A metros de la estridente avenida Pellegrini, por donde miles de caminantes y vehículos transitan diariamente, en las profundidades de la tierra donde la luz natural no llega, existe un Edén. Allí, cada día, los superhéroes más famosos de la ciencia ficción se corporizan nutriéndose con la evocación de otros héroes de carne y hueso que escribieron la historia que hoy nos acunan y forjaron un camino que sigue aceptando pasos y caminantes. El lugar no es secreto pero con la vista casual y panorámica no alcanza. Para ingresar se requiere pocas cosas pero sí un ejercicio práctico que ponga en juego la mirada y el cuerpo.
Se denomina Renacimiento por una serie de asuntos personales de su creador, el escultor, artista, docente y gestor cultural Sandro Alzugaray, un ser sensible que encontró en las artes una forma de ser con mayúsculas que hoy configura todo su presente. En ese multiespacio situado en Alem 1683, donde en el pasado funcionó un gimnasio dedicado al entrenamiento de boxeo, recibe diariamente a personas muy disímiles que buscan hallar, manifestar o practicar una forma personal de expresión. Y con sus prácticas auxilia (y se ayuda) a fortalecer el pulso sensible, un cable a tierra colectivo, que da pelea frente al monstruo de la individualidad.
En Renacimiento, Sandro conjuga sus dos pasiones más visibles: el tango y la escultura. Dicta clases de modelación para medio centenar de alumnos. Y lo combina con milongas de tango para mantener viva la identidad de un género que requiere de alma, sangre, cuerpo y mucha pasión, que a Sandro le sobra. Tiene 42 años y habla de dar, de entregarse, de compartir y de poner en práctica la mirada: Desde adentro hacia fuera para que las cosas sucedan.

-*-

**CONSIGNA**
Sigue escribiendo el texto sobre Renacimiento, el espacio de Sandro Alzugaray en Alem 1683, a partir de su última oración.

-*-

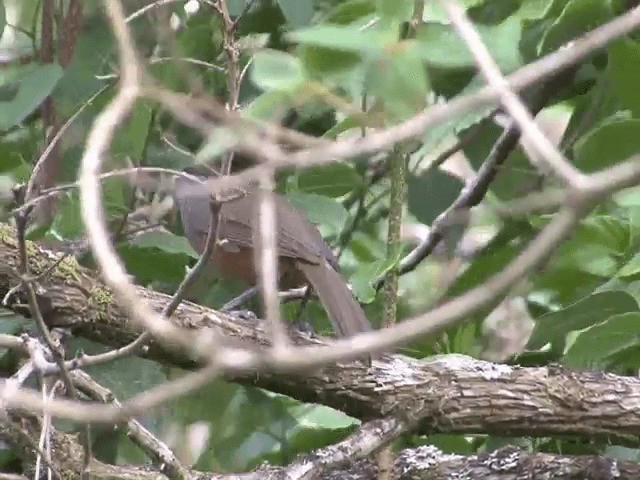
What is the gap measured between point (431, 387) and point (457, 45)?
1131 millimetres

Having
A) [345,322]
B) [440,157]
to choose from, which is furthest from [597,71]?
[345,322]

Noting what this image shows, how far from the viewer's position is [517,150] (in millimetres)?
3326

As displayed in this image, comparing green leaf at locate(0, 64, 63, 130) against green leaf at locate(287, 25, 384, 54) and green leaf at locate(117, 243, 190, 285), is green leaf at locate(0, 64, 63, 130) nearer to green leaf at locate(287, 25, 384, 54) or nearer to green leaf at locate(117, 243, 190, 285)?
green leaf at locate(117, 243, 190, 285)

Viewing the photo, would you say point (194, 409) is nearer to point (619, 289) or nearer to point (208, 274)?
point (208, 274)

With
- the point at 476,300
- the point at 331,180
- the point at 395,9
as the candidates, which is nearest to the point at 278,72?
the point at 395,9

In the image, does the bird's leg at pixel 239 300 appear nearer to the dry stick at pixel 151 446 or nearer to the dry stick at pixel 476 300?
the dry stick at pixel 151 446

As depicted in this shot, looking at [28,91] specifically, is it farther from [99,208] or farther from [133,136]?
[99,208]

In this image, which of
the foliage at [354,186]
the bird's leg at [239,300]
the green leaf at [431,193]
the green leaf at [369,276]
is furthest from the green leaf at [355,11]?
the bird's leg at [239,300]

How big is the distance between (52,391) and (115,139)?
1.00 meters

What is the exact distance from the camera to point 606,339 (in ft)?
8.41

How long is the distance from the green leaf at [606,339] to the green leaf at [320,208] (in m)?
0.70

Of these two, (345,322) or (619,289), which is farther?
(345,322)

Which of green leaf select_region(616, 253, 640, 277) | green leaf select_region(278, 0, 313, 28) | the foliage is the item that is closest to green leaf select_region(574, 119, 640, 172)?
the foliage

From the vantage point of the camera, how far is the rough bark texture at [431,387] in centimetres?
258
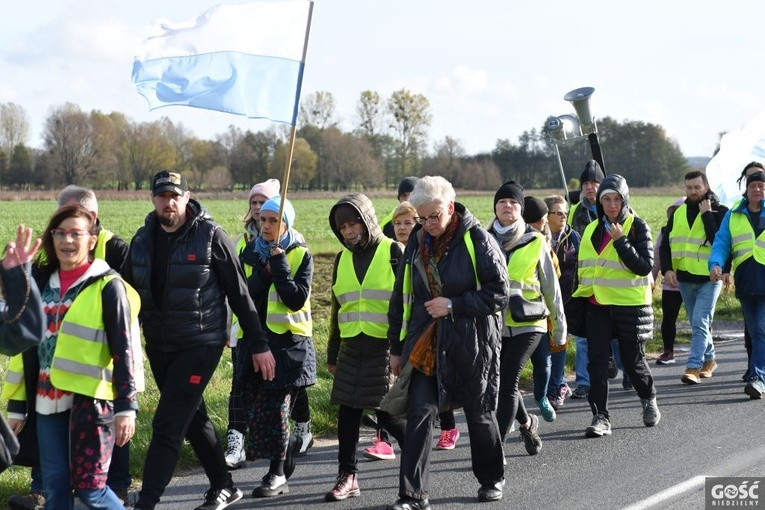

-*-

**RESULTADO DEL EJERCICIO**
Hace un año y medio conoció a Wally, un chico de tres años con un síndrome degenerativo celular. Su mundo interior cambió y sintió que debía empezar a accionar en otros lugares: “Si bien me llegaban elogios como escultor y artista, eso no me llenaba el alma. Sentía que tenía que empezar a hacer cosas para que sucedan otras”, dice en un encuentro con El Ciudadano. Y así nacieron las milongas solidarias para juntar fondos.
El tango es un espacio transformador para Sandro. Cuenta que cuando tenía 20 años no entendía la mística del género: “La pasión, el dolor, el amor”, enumera, pero que luego lo agarró y no lo soltó más.
¿Qué ocurre en una milonga? “Te abrazas a alguien que está igual que vos. Y hay pasión, entrega”, expresa con profundo sentir, emocionado.
La conversación tiene lugar en una fría mañana de finales de junio, en que algunos –incluido este cronista– creen ver caer aguanieve como pequeñas gotas de condensación. Las paredes del espacio están cubiertas de esculturas en proceso: superhéroes de distinto tamaño, peso y color. Y por allí comienza la charla.
El anfitrión cuenta que la mayoría de sus alumnos de escultura son personas comunes, entendiéndose por ellos personas que no eligieron el arte como trabajo y dedicación de vida. Y cita: “Gente normal que busca un hobby que pueda sacarlo de su cotidiano y homenajear a un héroe de la infancia”. Y agrega: “La gente viene porque quiere cortar con la cabeza en una actividad que le propone investigar algo de la infancia”.
El grupo con el que Sandro se pone el delantal de docente se llama “Escultura con fantasía” y funciona desde hace siete años. Él, en la intimidad, practica el modelado desde hace dos décadas.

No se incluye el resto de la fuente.